Even WERE the LCR propaganda correct, that, WHICH four Senators can we BELIEVE would have voted differently? Certainly not Dems Lincoln and Pryor? And Lawrence O’Donnell, unlike Burroway and Nicholson, a former member of Congress, says that Susan Collins’ vote had nothing to do with principle as she claimed, but the pressure of following the GOP herd.
COMPROMISE???? Rabidly antigay Senate Minority Leader Repug Mitch McConnell wanted to add at least TWENTY amendments …TRANSLATION: kill the vote on NDAA before midterms by debate after debate after debate running out the clock on the remaining time before midterms OR kill the vote on NDAA before midterms by claiming the Party of No was being shat upon. SAME result…and it had NOTHING to do with Harry Reid.
Perhaps everyone should review Rachel’s documented revelations before drinking the LCR Kool-Aid, and she doesn’t spare the REAL plotter among the Dems either:
Meanwhile, in other news…Joe Solmonese has just booked a ballroom for a big shindig on Jan. 19, 2017.
Correction:
Lawrence O’Donnell did not serve in Congress himself, but was a key legislative aide to Senator Daniel Patrick Moynihan and staff director of the United States Senate Committee on Environment and Public Works, and the United States Senate Committee on Finance.

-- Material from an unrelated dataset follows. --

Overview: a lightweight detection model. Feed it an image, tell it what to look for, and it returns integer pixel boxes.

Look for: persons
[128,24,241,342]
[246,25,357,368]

Here’s his history lesson on what happened yesterday and Repug hypocrisy:
And that will fool who, exactly?Seriously. Do you even believe that, or is it just another cynical political propaganda piece? Just like the ones from both sides that they use as a cover for never actually accomplishing anything but transferring taxpayer’s money to the Nomenklatura?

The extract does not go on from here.